*GIVEN INSTRUCTION*. Show every line of the entries below that contains the string "metres". Case counts.
━━ EXTRACTED INFORMATION
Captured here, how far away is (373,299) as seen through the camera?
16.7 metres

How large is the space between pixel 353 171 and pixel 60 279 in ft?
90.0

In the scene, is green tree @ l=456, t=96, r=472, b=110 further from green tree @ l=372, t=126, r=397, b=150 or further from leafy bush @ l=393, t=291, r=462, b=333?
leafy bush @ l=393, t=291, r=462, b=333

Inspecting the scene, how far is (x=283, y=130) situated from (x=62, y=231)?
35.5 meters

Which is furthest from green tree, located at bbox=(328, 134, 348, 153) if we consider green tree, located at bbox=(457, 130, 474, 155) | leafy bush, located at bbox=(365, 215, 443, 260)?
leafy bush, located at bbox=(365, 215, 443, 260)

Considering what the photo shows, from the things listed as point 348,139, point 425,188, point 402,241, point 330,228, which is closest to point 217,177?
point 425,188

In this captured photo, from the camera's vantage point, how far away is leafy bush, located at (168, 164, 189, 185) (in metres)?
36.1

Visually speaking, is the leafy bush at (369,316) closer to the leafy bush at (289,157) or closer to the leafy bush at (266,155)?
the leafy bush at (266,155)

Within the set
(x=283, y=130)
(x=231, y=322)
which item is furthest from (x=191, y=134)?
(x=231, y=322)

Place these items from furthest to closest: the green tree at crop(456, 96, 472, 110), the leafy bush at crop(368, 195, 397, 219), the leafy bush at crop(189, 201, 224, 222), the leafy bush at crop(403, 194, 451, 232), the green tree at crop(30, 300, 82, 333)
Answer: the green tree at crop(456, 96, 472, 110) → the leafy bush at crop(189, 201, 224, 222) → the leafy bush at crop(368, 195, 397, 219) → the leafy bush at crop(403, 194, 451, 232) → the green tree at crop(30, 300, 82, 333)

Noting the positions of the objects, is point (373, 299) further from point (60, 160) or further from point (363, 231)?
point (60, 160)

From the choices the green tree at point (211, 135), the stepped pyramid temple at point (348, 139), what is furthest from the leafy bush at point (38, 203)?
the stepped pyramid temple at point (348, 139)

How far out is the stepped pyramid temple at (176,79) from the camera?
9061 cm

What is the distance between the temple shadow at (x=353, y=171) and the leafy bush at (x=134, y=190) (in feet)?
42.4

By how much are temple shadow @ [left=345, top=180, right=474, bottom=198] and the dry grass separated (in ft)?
━━━━
*EXERCISE OUTPUT*.
16.7 metres
In this captured photo, from the camera's vantage point, how far away is leafy bush, located at (168, 164, 189, 185) (in metres)?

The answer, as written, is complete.